877 ton śmieci zebrano podczas Euro

Porządki po Euro
Porządki po Euro
877 ton śmieci zebrały w Warszawie służby oczyszczania miasta podczas Euro 2012 - poinformował w piątek na konferencji prasowej stołeczny ratusz. O czystość stolicy dbało codziennie tysiąc osób, a w dni meczowe 600 kolejnych.

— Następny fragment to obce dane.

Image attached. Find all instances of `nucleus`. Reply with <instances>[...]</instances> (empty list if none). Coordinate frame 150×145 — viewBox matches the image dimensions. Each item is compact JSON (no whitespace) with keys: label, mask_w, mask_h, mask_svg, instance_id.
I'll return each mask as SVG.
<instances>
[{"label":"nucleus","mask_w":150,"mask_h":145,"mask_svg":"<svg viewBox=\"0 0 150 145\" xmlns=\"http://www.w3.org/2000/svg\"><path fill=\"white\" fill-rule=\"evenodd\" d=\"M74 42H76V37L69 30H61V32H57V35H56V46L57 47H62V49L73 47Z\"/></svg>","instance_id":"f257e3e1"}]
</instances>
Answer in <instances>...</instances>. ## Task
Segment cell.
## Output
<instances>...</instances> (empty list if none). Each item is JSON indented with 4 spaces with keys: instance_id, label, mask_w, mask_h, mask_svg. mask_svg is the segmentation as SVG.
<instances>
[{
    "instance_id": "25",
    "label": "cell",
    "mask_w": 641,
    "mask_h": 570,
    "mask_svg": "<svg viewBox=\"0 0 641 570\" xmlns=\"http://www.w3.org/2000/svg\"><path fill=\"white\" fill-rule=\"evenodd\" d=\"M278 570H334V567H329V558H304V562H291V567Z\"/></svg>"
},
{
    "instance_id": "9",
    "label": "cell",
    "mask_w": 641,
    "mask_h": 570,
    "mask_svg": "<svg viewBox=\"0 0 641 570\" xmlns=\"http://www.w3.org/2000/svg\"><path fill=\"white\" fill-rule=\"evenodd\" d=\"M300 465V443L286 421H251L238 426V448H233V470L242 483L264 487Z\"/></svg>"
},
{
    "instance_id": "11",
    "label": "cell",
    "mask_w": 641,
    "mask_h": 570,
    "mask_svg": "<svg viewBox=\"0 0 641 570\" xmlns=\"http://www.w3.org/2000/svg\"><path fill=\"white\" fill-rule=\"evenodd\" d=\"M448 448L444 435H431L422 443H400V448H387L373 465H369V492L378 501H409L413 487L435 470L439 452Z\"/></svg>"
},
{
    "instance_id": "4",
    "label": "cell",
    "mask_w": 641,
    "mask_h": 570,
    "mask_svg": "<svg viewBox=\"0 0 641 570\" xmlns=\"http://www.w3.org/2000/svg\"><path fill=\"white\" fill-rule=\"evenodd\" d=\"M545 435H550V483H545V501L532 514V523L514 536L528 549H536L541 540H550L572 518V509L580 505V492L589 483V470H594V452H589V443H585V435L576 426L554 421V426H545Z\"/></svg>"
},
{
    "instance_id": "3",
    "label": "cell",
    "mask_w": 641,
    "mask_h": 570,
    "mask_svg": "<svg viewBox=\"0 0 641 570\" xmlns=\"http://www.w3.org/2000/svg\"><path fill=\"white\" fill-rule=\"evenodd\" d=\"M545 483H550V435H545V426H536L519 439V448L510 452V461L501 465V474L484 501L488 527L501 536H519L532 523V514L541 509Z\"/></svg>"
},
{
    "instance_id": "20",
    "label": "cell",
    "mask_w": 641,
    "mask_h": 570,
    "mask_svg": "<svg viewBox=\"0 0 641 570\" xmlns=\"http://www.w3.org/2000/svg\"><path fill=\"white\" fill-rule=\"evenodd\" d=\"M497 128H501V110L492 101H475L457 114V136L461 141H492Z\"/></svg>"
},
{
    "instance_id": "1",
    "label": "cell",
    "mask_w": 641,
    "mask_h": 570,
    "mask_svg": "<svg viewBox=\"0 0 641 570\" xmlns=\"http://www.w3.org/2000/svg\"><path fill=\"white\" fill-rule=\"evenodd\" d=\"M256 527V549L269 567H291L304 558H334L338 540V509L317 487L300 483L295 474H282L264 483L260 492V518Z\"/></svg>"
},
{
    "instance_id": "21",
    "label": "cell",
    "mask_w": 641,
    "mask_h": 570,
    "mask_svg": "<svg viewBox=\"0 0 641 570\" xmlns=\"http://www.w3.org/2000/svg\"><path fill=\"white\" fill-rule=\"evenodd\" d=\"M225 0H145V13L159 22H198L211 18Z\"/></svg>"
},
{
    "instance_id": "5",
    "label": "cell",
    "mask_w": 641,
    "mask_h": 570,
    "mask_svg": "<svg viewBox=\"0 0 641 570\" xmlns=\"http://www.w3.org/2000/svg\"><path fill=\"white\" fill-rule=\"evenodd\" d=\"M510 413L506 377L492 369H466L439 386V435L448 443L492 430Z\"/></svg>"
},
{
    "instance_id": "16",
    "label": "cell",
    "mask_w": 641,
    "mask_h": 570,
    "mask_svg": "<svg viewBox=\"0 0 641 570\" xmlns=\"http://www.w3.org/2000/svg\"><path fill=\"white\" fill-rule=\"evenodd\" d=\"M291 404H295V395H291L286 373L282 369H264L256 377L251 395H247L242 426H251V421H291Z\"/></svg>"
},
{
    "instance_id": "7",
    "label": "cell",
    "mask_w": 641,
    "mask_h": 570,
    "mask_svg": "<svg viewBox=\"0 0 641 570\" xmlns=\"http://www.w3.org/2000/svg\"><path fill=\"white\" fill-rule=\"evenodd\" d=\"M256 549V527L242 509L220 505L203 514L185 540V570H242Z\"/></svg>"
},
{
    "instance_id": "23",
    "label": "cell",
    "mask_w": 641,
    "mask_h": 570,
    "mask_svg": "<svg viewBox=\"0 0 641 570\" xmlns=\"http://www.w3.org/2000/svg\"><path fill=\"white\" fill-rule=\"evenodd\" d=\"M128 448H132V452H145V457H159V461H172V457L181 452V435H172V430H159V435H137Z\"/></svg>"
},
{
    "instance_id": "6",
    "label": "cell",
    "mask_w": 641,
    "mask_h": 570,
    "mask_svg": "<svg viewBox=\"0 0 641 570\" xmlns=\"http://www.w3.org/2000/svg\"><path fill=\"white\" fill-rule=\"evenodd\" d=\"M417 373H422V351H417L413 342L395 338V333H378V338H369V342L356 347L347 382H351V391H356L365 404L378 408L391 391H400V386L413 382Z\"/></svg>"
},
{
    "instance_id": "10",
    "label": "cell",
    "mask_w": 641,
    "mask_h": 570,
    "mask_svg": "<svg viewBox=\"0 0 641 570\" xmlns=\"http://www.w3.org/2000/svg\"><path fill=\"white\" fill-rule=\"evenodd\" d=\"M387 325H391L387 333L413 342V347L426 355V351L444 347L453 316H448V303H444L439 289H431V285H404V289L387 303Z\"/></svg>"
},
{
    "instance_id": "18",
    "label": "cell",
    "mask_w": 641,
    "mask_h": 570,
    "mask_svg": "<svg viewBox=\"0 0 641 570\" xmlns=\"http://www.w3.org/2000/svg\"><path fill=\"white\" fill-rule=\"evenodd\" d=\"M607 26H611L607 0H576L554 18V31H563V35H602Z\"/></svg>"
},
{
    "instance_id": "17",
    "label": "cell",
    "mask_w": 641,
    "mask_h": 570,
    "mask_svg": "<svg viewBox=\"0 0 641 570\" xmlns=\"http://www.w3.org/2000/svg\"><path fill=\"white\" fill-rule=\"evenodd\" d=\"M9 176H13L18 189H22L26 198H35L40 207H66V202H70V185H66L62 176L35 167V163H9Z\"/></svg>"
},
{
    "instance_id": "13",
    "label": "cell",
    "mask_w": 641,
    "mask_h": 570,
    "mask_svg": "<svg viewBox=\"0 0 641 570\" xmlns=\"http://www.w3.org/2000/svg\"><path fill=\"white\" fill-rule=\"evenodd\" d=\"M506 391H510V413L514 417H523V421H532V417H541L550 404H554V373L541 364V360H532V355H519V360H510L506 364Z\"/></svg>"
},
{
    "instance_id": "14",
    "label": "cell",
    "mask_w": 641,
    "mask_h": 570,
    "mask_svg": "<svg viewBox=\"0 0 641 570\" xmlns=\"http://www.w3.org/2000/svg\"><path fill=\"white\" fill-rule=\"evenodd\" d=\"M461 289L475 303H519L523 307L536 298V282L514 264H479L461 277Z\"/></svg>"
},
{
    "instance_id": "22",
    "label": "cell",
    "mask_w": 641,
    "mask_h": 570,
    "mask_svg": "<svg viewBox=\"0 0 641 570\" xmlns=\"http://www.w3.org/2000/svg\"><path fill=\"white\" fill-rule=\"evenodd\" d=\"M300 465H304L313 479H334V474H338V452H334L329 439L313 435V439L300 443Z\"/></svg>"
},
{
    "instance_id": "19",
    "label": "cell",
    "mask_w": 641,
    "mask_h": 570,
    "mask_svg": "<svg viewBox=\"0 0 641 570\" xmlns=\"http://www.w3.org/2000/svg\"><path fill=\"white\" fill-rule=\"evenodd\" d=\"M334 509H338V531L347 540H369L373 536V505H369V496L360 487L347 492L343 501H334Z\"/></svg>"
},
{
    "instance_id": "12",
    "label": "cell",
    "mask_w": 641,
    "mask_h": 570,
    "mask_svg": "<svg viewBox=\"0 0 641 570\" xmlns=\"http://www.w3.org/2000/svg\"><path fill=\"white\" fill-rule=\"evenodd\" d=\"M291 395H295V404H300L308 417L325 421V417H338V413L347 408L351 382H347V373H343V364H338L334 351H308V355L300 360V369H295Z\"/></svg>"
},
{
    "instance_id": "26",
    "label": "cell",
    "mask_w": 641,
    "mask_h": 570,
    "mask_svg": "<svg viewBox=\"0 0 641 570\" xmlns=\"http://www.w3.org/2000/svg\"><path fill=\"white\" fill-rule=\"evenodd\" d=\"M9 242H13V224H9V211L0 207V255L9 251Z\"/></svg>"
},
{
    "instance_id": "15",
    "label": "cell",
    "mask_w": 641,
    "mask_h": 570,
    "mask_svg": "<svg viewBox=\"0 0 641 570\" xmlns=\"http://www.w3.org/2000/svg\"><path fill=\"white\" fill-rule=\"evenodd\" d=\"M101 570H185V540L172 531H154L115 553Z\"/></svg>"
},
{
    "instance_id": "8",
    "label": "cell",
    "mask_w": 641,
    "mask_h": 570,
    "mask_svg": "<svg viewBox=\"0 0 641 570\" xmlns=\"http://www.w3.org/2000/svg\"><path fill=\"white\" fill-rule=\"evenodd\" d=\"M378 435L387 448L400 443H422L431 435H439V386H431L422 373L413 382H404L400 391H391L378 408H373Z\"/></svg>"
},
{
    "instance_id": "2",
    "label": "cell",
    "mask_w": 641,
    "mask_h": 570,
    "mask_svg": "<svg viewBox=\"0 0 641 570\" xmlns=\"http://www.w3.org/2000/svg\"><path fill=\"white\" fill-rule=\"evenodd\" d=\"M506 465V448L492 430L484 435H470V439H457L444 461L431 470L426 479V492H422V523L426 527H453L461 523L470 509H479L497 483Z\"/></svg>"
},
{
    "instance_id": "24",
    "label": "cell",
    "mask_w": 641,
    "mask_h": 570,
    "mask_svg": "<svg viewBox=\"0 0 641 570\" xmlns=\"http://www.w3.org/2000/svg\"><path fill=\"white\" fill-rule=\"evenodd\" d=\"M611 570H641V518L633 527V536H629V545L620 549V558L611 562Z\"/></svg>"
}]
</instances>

Kibice, poza dopingowaniem zawodników, zajmowali się również… śmieceniem. Aby uporać się z walająca się po ulicach masą puszek, kubków i papierów służby miejskkie o pomoc poprosiły m.in. skazanych z zakładu karnego na Białołęce. A było co zbierać. Tylko po meczu Polska-Grecja z okolic stadionu usunięto ponad 52 tony śmieci.

Pogotowie i patrole

Służby pracowały 24 godziny na dobę. Po Warszawie jeździło specjalne Pogotowie Porządkowe i piesze patrole sprzątające. Najdłużej, nawet do 5 rano, trwały prace wokół strefy kibica. W sumie zebrano 877 ton śmieci. Najwięcej było plastikowych, metalowych i szklanych opakowań po napojach. Jak powiedział dyrektor Zarządu Oczyszczania Miasta Tadeusz Jaszczołt, koszty oczyszczania miasta i zabezpieczenia sanitarnego podczas mistrzostw wyniosły 5 mln zł.